Salió del baño, se vistió apresuradamente, haciendo el esfuerzo de no

despertar a su amor, pretendiendo no despertar la descarga de ausencias

invasivas, alejando con su indiferencia la imagen del ausente, luchando por

evitar que se colara en el lecho nupcial y contaminara la paz conyugal.

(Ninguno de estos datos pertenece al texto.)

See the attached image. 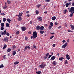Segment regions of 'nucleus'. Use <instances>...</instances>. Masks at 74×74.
Returning a JSON list of instances; mask_svg holds the SVG:
<instances>
[{
	"label": "nucleus",
	"instance_id": "1",
	"mask_svg": "<svg viewBox=\"0 0 74 74\" xmlns=\"http://www.w3.org/2000/svg\"><path fill=\"white\" fill-rule=\"evenodd\" d=\"M44 62H43L42 64H41V65H40L39 67H40L41 69H44L45 67V66H46V64H44Z\"/></svg>",
	"mask_w": 74,
	"mask_h": 74
},
{
	"label": "nucleus",
	"instance_id": "2",
	"mask_svg": "<svg viewBox=\"0 0 74 74\" xmlns=\"http://www.w3.org/2000/svg\"><path fill=\"white\" fill-rule=\"evenodd\" d=\"M33 36H34V39L35 38H36L37 37V33L36 31L33 32Z\"/></svg>",
	"mask_w": 74,
	"mask_h": 74
},
{
	"label": "nucleus",
	"instance_id": "3",
	"mask_svg": "<svg viewBox=\"0 0 74 74\" xmlns=\"http://www.w3.org/2000/svg\"><path fill=\"white\" fill-rule=\"evenodd\" d=\"M68 44H67V43L65 42L64 45L62 46V48H66V47H67V45Z\"/></svg>",
	"mask_w": 74,
	"mask_h": 74
},
{
	"label": "nucleus",
	"instance_id": "4",
	"mask_svg": "<svg viewBox=\"0 0 74 74\" xmlns=\"http://www.w3.org/2000/svg\"><path fill=\"white\" fill-rule=\"evenodd\" d=\"M7 33V31L6 30H5L4 32H1V34L2 35V36H3V35H5V34H6Z\"/></svg>",
	"mask_w": 74,
	"mask_h": 74
},
{
	"label": "nucleus",
	"instance_id": "5",
	"mask_svg": "<svg viewBox=\"0 0 74 74\" xmlns=\"http://www.w3.org/2000/svg\"><path fill=\"white\" fill-rule=\"evenodd\" d=\"M3 41H5V42H7L8 41V38L6 37L4 38L3 39Z\"/></svg>",
	"mask_w": 74,
	"mask_h": 74
},
{
	"label": "nucleus",
	"instance_id": "6",
	"mask_svg": "<svg viewBox=\"0 0 74 74\" xmlns=\"http://www.w3.org/2000/svg\"><path fill=\"white\" fill-rule=\"evenodd\" d=\"M21 28L22 31H25L26 30V27H22Z\"/></svg>",
	"mask_w": 74,
	"mask_h": 74
},
{
	"label": "nucleus",
	"instance_id": "7",
	"mask_svg": "<svg viewBox=\"0 0 74 74\" xmlns=\"http://www.w3.org/2000/svg\"><path fill=\"white\" fill-rule=\"evenodd\" d=\"M56 64H57V62L56 61H53L52 63L53 65L54 66H56Z\"/></svg>",
	"mask_w": 74,
	"mask_h": 74
},
{
	"label": "nucleus",
	"instance_id": "8",
	"mask_svg": "<svg viewBox=\"0 0 74 74\" xmlns=\"http://www.w3.org/2000/svg\"><path fill=\"white\" fill-rule=\"evenodd\" d=\"M22 14H23V13L22 12L19 13V15H18V17H21L22 16Z\"/></svg>",
	"mask_w": 74,
	"mask_h": 74
},
{
	"label": "nucleus",
	"instance_id": "9",
	"mask_svg": "<svg viewBox=\"0 0 74 74\" xmlns=\"http://www.w3.org/2000/svg\"><path fill=\"white\" fill-rule=\"evenodd\" d=\"M56 58V57L55 56H53L51 58V60H54Z\"/></svg>",
	"mask_w": 74,
	"mask_h": 74
},
{
	"label": "nucleus",
	"instance_id": "10",
	"mask_svg": "<svg viewBox=\"0 0 74 74\" xmlns=\"http://www.w3.org/2000/svg\"><path fill=\"white\" fill-rule=\"evenodd\" d=\"M56 19V17L55 16H53L51 18V19L53 21H54Z\"/></svg>",
	"mask_w": 74,
	"mask_h": 74
},
{
	"label": "nucleus",
	"instance_id": "11",
	"mask_svg": "<svg viewBox=\"0 0 74 74\" xmlns=\"http://www.w3.org/2000/svg\"><path fill=\"white\" fill-rule=\"evenodd\" d=\"M70 26L72 30H74V25H73L71 24Z\"/></svg>",
	"mask_w": 74,
	"mask_h": 74
},
{
	"label": "nucleus",
	"instance_id": "12",
	"mask_svg": "<svg viewBox=\"0 0 74 74\" xmlns=\"http://www.w3.org/2000/svg\"><path fill=\"white\" fill-rule=\"evenodd\" d=\"M36 29L37 30H39L40 29V27L38 25L37 26V27H36Z\"/></svg>",
	"mask_w": 74,
	"mask_h": 74
},
{
	"label": "nucleus",
	"instance_id": "13",
	"mask_svg": "<svg viewBox=\"0 0 74 74\" xmlns=\"http://www.w3.org/2000/svg\"><path fill=\"white\" fill-rule=\"evenodd\" d=\"M38 19L39 21H42V18L41 17H38Z\"/></svg>",
	"mask_w": 74,
	"mask_h": 74
},
{
	"label": "nucleus",
	"instance_id": "14",
	"mask_svg": "<svg viewBox=\"0 0 74 74\" xmlns=\"http://www.w3.org/2000/svg\"><path fill=\"white\" fill-rule=\"evenodd\" d=\"M44 27L43 26H41L40 28V30H42L43 29H44Z\"/></svg>",
	"mask_w": 74,
	"mask_h": 74
},
{
	"label": "nucleus",
	"instance_id": "15",
	"mask_svg": "<svg viewBox=\"0 0 74 74\" xmlns=\"http://www.w3.org/2000/svg\"><path fill=\"white\" fill-rule=\"evenodd\" d=\"M12 54L13 56H14L16 54V51H13L12 52Z\"/></svg>",
	"mask_w": 74,
	"mask_h": 74
},
{
	"label": "nucleus",
	"instance_id": "16",
	"mask_svg": "<svg viewBox=\"0 0 74 74\" xmlns=\"http://www.w3.org/2000/svg\"><path fill=\"white\" fill-rule=\"evenodd\" d=\"M74 13V12H72L71 14H70V17H73V14Z\"/></svg>",
	"mask_w": 74,
	"mask_h": 74
},
{
	"label": "nucleus",
	"instance_id": "17",
	"mask_svg": "<svg viewBox=\"0 0 74 74\" xmlns=\"http://www.w3.org/2000/svg\"><path fill=\"white\" fill-rule=\"evenodd\" d=\"M7 22H8L9 23H10V22H11V20L9 18H8L7 19Z\"/></svg>",
	"mask_w": 74,
	"mask_h": 74
},
{
	"label": "nucleus",
	"instance_id": "18",
	"mask_svg": "<svg viewBox=\"0 0 74 74\" xmlns=\"http://www.w3.org/2000/svg\"><path fill=\"white\" fill-rule=\"evenodd\" d=\"M19 63V62L18 61H16V62H14V64H18Z\"/></svg>",
	"mask_w": 74,
	"mask_h": 74
},
{
	"label": "nucleus",
	"instance_id": "19",
	"mask_svg": "<svg viewBox=\"0 0 74 74\" xmlns=\"http://www.w3.org/2000/svg\"><path fill=\"white\" fill-rule=\"evenodd\" d=\"M40 34H43L44 33V31L40 30Z\"/></svg>",
	"mask_w": 74,
	"mask_h": 74
},
{
	"label": "nucleus",
	"instance_id": "20",
	"mask_svg": "<svg viewBox=\"0 0 74 74\" xmlns=\"http://www.w3.org/2000/svg\"><path fill=\"white\" fill-rule=\"evenodd\" d=\"M11 51V49H10V48L8 49L7 50V51L8 52H10V51Z\"/></svg>",
	"mask_w": 74,
	"mask_h": 74
},
{
	"label": "nucleus",
	"instance_id": "21",
	"mask_svg": "<svg viewBox=\"0 0 74 74\" xmlns=\"http://www.w3.org/2000/svg\"><path fill=\"white\" fill-rule=\"evenodd\" d=\"M3 67H4V65L3 64H2L0 66V69H2V68H3Z\"/></svg>",
	"mask_w": 74,
	"mask_h": 74
},
{
	"label": "nucleus",
	"instance_id": "22",
	"mask_svg": "<svg viewBox=\"0 0 74 74\" xmlns=\"http://www.w3.org/2000/svg\"><path fill=\"white\" fill-rule=\"evenodd\" d=\"M36 15H38L39 14V12L38 10H36Z\"/></svg>",
	"mask_w": 74,
	"mask_h": 74
},
{
	"label": "nucleus",
	"instance_id": "23",
	"mask_svg": "<svg viewBox=\"0 0 74 74\" xmlns=\"http://www.w3.org/2000/svg\"><path fill=\"white\" fill-rule=\"evenodd\" d=\"M63 59H64L63 57H61L59 58V60H63Z\"/></svg>",
	"mask_w": 74,
	"mask_h": 74
},
{
	"label": "nucleus",
	"instance_id": "24",
	"mask_svg": "<svg viewBox=\"0 0 74 74\" xmlns=\"http://www.w3.org/2000/svg\"><path fill=\"white\" fill-rule=\"evenodd\" d=\"M4 23H3L1 24V27H4Z\"/></svg>",
	"mask_w": 74,
	"mask_h": 74
},
{
	"label": "nucleus",
	"instance_id": "25",
	"mask_svg": "<svg viewBox=\"0 0 74 74\" xmlns=\"http://www.w3.org/2000/svg\"><path fill=\"white\" fill-rule=\"evenodd\" d=\"M7 21V19H6L5 18H3V21L4 22H5V21Z\"/></svg>",
	"mask_w": 74,
	"mask_h": 74
},
{
	"label": "nucleus",
	"instance_id": "26",
	"mask_svg": "<svg viewBox=\"0 0 74 74\" xmlns=\"http://www.w3.org/2000/svg\"><path fill=\"white\" fill-rule=\"evenodd\" d=\"M6 26L7 27H9V24L8 23H6Z\"/></svg>",
	"mask_w": 74,
	"mask_h": 74
},
{
	"label": "nucleus",
	"instance_id": "27",
	"mask_svg": "<svg viewBox=\"0 0 74 74\" xmlns=\"http://www.w3.org/2000/svg\"><path fill=\"white\" fill-rule=\"evenodd\" d=\"M7 2L8 4H11V1H7Z\"/></svg>",
	"mask_w": 74,
	"mask_h": 74
},
{
	"label": "nucleus",
	"instance_id": "28",
	"mask_svg": "<svg viewBox=\"0 0 74 74\" xmlns=\"http://www.w3.org/2000/svg\"><path fill=\"white\" fill-rule=\"evenodd\" d=\"M4 29V27H1V30H3Z\"/></svg>",
	"mask_w": 74,
	"mask_h": 74
},
{
	"label": "nucleus",
	"instance_id": "29",
	"mask_svg": "<svg viewBox=\"0 0 74 74\" xmlns=\"http://www.w3.org/2000/svg\"><path fill=\"white\" fill-rule=\"evenodd\" d=\"M36 74H41V71L36 72Z\"/></svg>",
	"mask_w": 74,
	"mask_h": 74
},
{
	"label": "nucleus",
	"instance_id": "30",
	"mask_svg": "<svg viewBox=\"0 0 74 74\" xmlns=\"http://www.w3.org/2000/svg\"><path fill=\"white\" fill-rule=\"evenodd\" d=\"M40 6H41V4H39L37 5L36 7H37L38 8H39Z\"/></svg>",
	"mask_w": 74,
	"mask_h": 74
},
{
	"label": "nucleus",
	"instance_id": "31",
	"mask_svg": "<svg viewBox=\"0 0 74 74\" xmlns=\"http://www.w3.org/2000/svg\"><path fill=\"white\" fill-rule=\"evenodd\" d=\"M27 48V46H25V48L24 50V51H26Z\"/></svg>",
	"mask_w": 74,
	"mask_h": 74
},
{
	"label": "nucleus",
	"instance_id": "32",
	"mask_svg": "<svg viewBox=\"0 0 74 74\" xmlns=\"http://www.w3.org/2000/svg\"><path fill=\"white\" fill-rule=\"evenodd\" d=\"M69 3H66L65 4V5H66V7H68L69 5Z\"/></svg>",
	"mask_w": 74,
	"mask_h": 74
},
{
	"label": "nucleus",
	"instance_id": "33",
	"mask_svg": "<svg viewBox=\"0 0 74 74\" xmlns=\"http://www.w3.org/2000/svg\"><path fill=\"white\" fill-rule=\"evenodd\" d=\"M68 63V61H67V60H65V62H64V64H66Z\"/></svg>",
	"mask_w": 74,
	"mask_h": 74
},
{
	"label": "nucleus",
	"instance_id": "34",
	"mask_svg": "<svg viewBox=\"0 0 74 74\" xmlns=\"http://www.w3.org/2000/svg\"><path fill=\"white\" fill-rule=\"evenodd\" d=\"M5 48H7V46L5 45H4L3 48V49H4Z\"/></svg>",
	"mask_w": 74,
	"mask_h": 74
},
{
	"label": "nucleus",
	"instance_id": "35",
	"mask_svg": "<svg viewBox=\"0 0 74 74\" xmlns=\"http://www.w3.org/2000/svg\"><path fill=\"white\" fill-rule=\"evenodd\" d=\"M49 55V53H47L46 54V56L47 57H48Z\"/></svg>",
	"mask_w": 74,
	"mask_h": 74
},
{
	"label": "nucleus",
	"instance_id": "36",
	"mask_svg": "<svg viewBox=\"0 0 74 74\" xmlns=\"http://www.w3.org/2000/svg\"><path fill=\"white\" fill-rule=\"evenodd\" d=\"M18 17L19 18L18 20L19 21H21V20H22V18H21V17Z\"/></svg>",
	"mask_w": 74,
	"mask_h": 74
},
{
	"label": "nucleus",
	"instance_id": "37",
	"mask_svg": "<svg viewBox=\"0 0 74 74\" xmlns=\"http://www.w3.org/2000/svg\"><path fill=\"white\" fill-rule=\"evenodd\" d=\"M50 25H51V26H53V23H52V22H51L50 23Z\"/></svg>",
	"mask_w": 74,
	"mask_h": 74
},
{
	"label": "nucleus",
	"instance_id": "38",
	"mask_svg": "<svg viewBox=\"0 0 74 74\" xmlns=\"http://www.w3.org/2000/svg\"><path fill=\"white\" fill-rule=\"evenodd\" d=\"M68 32H71L72 33L73 32V31H71L70 30H68Z\"/></svg>",
	"mask_w": 74,
	"mask_h": 74
},
{
	"label": "nucleus",
	"instance_id": "39",
	"mask_svg": "<svg viewBox=\"0 0 74 74\" xmlns=\"http://www.w3.org/2000/svg\"><path fill=\"white\" fill-rule=\"evenodd\" d=\"M54 37V36H52L50 37V39H52Z\"/></svg>",
	"mask_w": 74,
	"mask_h": 74
},
{
	"label": "nucleus",
	"instance_id": "40",
	"mask_svg": "<svg viewBox=\"0 0 74 74\" xmlns=\"http://www.w3.org/2000/svg\"><path fill=\"white\" fill-rule=\"evenodd\" d=\"M27 47L28 49H30V47L29 46H26Z\"/></svg>",
	"mask_w": 74,
	"mask_h": 74
},
{
	"label": "nucleus",
	"instance_id": "41",
	"mask_svg": "<svg viewBox=\"0 0 74 74\" xmlns=\"http://www.w3.org/2000/svg\"><path fill=\"white\" fill-rule=\"evenodd\" d=\"M25 40H27L28 38H27V37L25 36Z\"/></svg>",
	"mask_w": 74,
	"mask_h": 74
},
{
	"label": "nucleus",
	"instance_id": "42",
	"mask_svg": "<svg viewBox=\"0 0 74 74\" xmlns=\"http://www.w3.org/2000/svg\"><path fill=\"white\" fill-rule=\"evenodd\" d=\"M19 33V31H17L16 32V34H18Z\"/></svg>",
	"mask_w": 74,
	"mask_h": 74
},
{
	"label": "nucleus",
	"instance_id": "43",
	"mask_svg": "<svg viewBox=\"0 0 74 74\" xmlns=\"http://www.w3.org/2000/svg\"><path fill=\"white\" fill-rule=\"evenodd\" d=\"M7 36H10V33L8 32H7L6 34Z\"/></svg>",
	"mask_w": 74,
	"mask_h": 74
},
{
	"label": "nucleus",
	"instance_id": "44",
	"mask_svg": "<svg viewBox=\"0 0 74 74\" xmlns=\"http://www.w3.org/2000/svg\"><path fill=\"white\" fill-rule=\"evenodd\" d=\"M69 55L68 54H66V58H67L69 57Z\"/></svg>",
	"mask_w": 74,
	"mask_h": 74
},
{
	"label": "nucleus",
	"instance_id": "45",
	"mask_svg": "<svg viewBox=\"0 0 74 74\" xmlns=\"http://www.w3.org/2000/svg\"><path fill=\"white\" fill-rule=\"evenodd\" d=\"M7 7V5H5L4 7H3V9H5V8H6Z\"/></svg>",
	"mask_w": 74,
	"mask_h": 74
},
{
	"label": "nucleus",
	"instance_id": "46",
	"mask_svg": "<svg viewBox=\"0 0 74 74\" xmlns=\"http://www.w3.org/2000/svg\"><path fill=\"white\" fill-rule=\"evenodd\" d=\"M71 2H69L68 3V4H69V5H71Z\"/></svg>",
	"mask_w": 74,
	"mask_h": 74
},
{
	"label": "nucleus",
	"instance_id": "47",
	"mask_svg": "<svg viewBox=\"0 0 74 74\" xmlns=\"http://www.w3.org/2000/svg\"><path fill=\"white\" fill-rule=\"evenodd\" d=\"M47 57H46V56L44 57V59H47Z\"/></svg>",
	"mask_w": 74,
	"mask_h": 74
},
{
	"label": "nucleus",
	"instance_id": "48",
	"mask_svg": "<svg viewBox=\"0 0 74 74\" xmlns=\"http://www.w3.org/2000/svg\"><path fill=\"white\" fill-rule=\"evenodd\" d=\"M50 1H51V0H45V1H46V2H49Z\"/></svg>",
	"mask_w": 74,
	"mask_h": 74
},
{
	"label": "nucleus",
	"instance_id": "49",
	"mask_svg": "<svg viewBox=\"0 0 74 74\" xmlns=\"http://www.w3.org/2000/svg\"><path fill=\"white\" fill-rule=\"evenodd\" d=\"M52 55H49V57L48 58V59H50V58H51V56H52Z\"/></svg>",
	"mask_w": 74,
	"mask_h": 74
},
{
	"label": "nucleus",
	"instance_id": "50",
	"mask_svg": "<svg viewBox=\"0 0 74 74\" xmlns=\"http://www.w3.org/2000/svg\"><path fill=\"white\" fill-rule=\"evenodd\" d=\"M1 15H3V16L5 15V14H4V13H1Z\"/></svg>",
	"mask_w": 74,
	"mask_h": 74
},
{
	"label": "nucleus",
	"instance_id": "51",
	"mask_svg": "<svg viewBox=\"0 0 74 74\" xmlns=\"http://www.w3.org/2000/svg\"><path fill=\"white\" fill-rule=\"evenodd\" d=\"M33 47H34V48H35V49H37V47H36V46L33 45Z\"/></svg>",
	"mask_w": 74,
	"mask_h": 74
},
{
	"label": "nucleus",
	"instance_id": "52",
	"mask_svg": "<svg viewBox=\"0 0 74 74\" xmlns=\"http://www.w3.org/2000/svg\"><path fill=\"white\" fill-rule=\"evenodd\" d=\"M52 26H51V25H50L49 27V29H51V28H52Z\"/></svg>",
	"mask_w": 74,
	"mask_h": 74
},
{
	"label": "nucleus",
	"instance_id": "53",
	"mask_svg": "<svg viewBox=\"0 0 74 74\" xmlns=\"http://www.w3.org/2000/svg\"><path fill=\"white\" fill-rule=\"evenodd\" d=\"M31 39H32V38H33L34 39V36H33V35L31 37Z\"/></svg>",
	"mask_w": 74,
	"mask_h": 74
},
{
	"label": "nucleus",
	"instance_id": "54",
	"mask_svg": "<svg viewBox=\"0 0 74 74\" xmlns=\"http://www.w3.org/2000/svg\"><path fill=\"white\" fill-rule=\"evenodd\" d=\"M13 47V48H16V46H15V45H13L12 47Z\"/></svg>",
	"mask_w": 74,
	"mask_h": 74
},
{
	"label": "nucleus",
	"instance_id": "55",
	"mask_svg": "<svg viewBox=\"0 0 74 74\" xmlns=\"http://www.w3.org/2000/svg\"><path fill=\"white\" fill-rule=\"evenodd\" d=\"M55 46H56V44H54L53 45V47H55Z\"/></svg>",
	"mask_w": 74,
	"mask_h": 74
},
{
	"label": "nucleus",
	"instance_id": "56",
	"mask_svg": "<svg viewBox=\"0 0 74 74\" xmlns=\"http://www.w3.org/2000/svg\"><path fill=\"white\" fill-rule=\"evenodd\" d=\"M5 56H6V55H3V58L4 59H5Z\"/></svg>",
	"mask_w": 74,
	"mask_h": 74
},
{
	"label": "nucleus",
	"instance_id": "57",
	"mask_svg": "<svg viewBox=\"0 0 74 74\" xmlns=\"http://www.w3.org/2000/svg\"><path fill=\"white\" fill-rule=\"evenodd\" d=\"M67 59H68V60H69L70 59V57H67V58H66Z\"/></svg>",
	"mask_w": 74,
	"mask_h": 74
},
{
	"label": "nucleus",
	"instance_id": "58",
	"mask_svg": "<svg viewBox=\"0 0 74 74\" xmlns=\"http://www.w3.org/2000/svg\"><path fill=\"white\" fill-rule=\"evenodd\" d=\"M31 33H32V32L31 31H29L28 32V34H31Z\"/></svg>",
	"mask_w": 74,
	"mask_h": 74
},
{
	"label": "nucleus",
	"instance_id": "59",
	"mask_svg": "<svg viewBox=\"0 0 74 74\" xmlns=\"http://www.w3.org/2000/svg\"><path fill=\"white\" fill-rule=\"evenodd\" d=\"M60 28H61V26H59L58 27V29H60Z\"/></svg>",
	"mask_w": 74,
	"mask_h": 74
},
{
	"label": "nucleus",
	"instance_id": "60",
	"mask_svg": "<svg viewBox=\"0 0 74 74\" xmlns=\"http://www.w3.org/2000/svg\"><path fill=\"white\" fill-rule=\"evenodd\" d=\"M67 26V25L65 24V27H66Z\"/></svg>",
	"mask_w": 74,
	"mask_h": 74
},
{
	"label": "nucleus",
	"instance_id": "61",
	"mask_svg": "<svg viewBox=\"0 0 74 74\" xmlns=\"http://www.w3.org/2000/svg\"><path fill=\"white\" fill-rule=\"evenodd\" d=\"M70 40V39H68L67 40V42H69V40Z\"/></svg>",
	"mask_w": 74,
	"mask_h": 74
},
{
	"label": "nucleus",
	"instance_id": "62",
	"mask_svg": "<svg viewBox=\"0 0 74 74\" xmlns=\"http://www.w3.org/2000/svg\"><path fill=\"white\" fill-rule=\"evenodd\" d=\"M64 12H67V10H66V9H65V10H64Z\"/></svg>",
	"mask_w": 74,
	"mask_h": 74
},
{
	"label": "nucleus",
	"instance_id": "63",
	"mask_svg": "<svg viewBox=\"0 0 74 74\" xmlns=\"http://www.w3.org/2000/svg\"><path fill=\"white\" fill-rule=\"evenodd\" d=\"M51 33V34H55V33H54V32L51 33Z\"/></svg>",
	"mask_w": 74,
	"mask_h": 74
},
{
	"label": "nucleus",
	"instance_id": "64",
	"mask_svg": "<svg viewBox=\"0 0 74 74\" xmlns=\"http://www.w3.org/2000/svg\"><path fill=\"white\" fill-rule=\"evenodd\" d=\"M26 16H27L28 17H29L30 16V15L29 14H27Z\"/></svg>",
	"mask_w": 74,
	"mask_h": 74
}]
</instances>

Pero como una fiera desatada se despertó transpirado. En lucha por

poseerla batallaba lleno de una lujuria incestuosa que se respiraba en el

ambiente, perdido por la fiebre del amor insatisfecho que se hace rogar hacia

los días de recelo, reproches y desencantos. No lo pudo evitar y en la entrega

aparecieron todos ellos, distantes y tras reflejos perturbadores. Flashes

incandescentes o figuras recortadas sobre la oscuridad del cuarto hacían

retumbar las palabras: “no serás feliz”, “libera tu culpa” “no busques aquello

que no sabes dónde estará”, “permítete”… y el tono apelativo, dictatorial, sin

posibilidad de pensar anuló la escapatoria. El ser cancelado en la orden del

ser. Ser quién? Dónde la existencia podría ser una entidad descriptible si el

origen no fue fundado?. Se entregó reticente, con desconfianza y desapego.

Invadida de sensaciones perturbadoras vio alrededor de la cama, observándola

y esperando la confirmación de su presencia, cada uno de los rostros que

exigían una respuesta complaciente: una hija fiel y atenta, una madre cariñosa

y paciente, una maestra tolerante e innovadora, y ¿ella?. Rebelde se

desprendió de sus disfraces, pegó un portazo, lo empujó y lo sacó

violentamente de entre sus piernas para perderse insensible en un vacío

carente de anhelos, vacío del deseo, ausente del placer.

La puerta del balcón la invitaba a asomarse, las voces instigaban el a

abandono, perderse en ese vacío y desplegar esas pequeñas alitas que

lastimaban su baja espalda intentando abrirse paso a través de la carne. Si no

hubiera sido por ese afán atroz de superarse aún nos acompañaría, dijeron.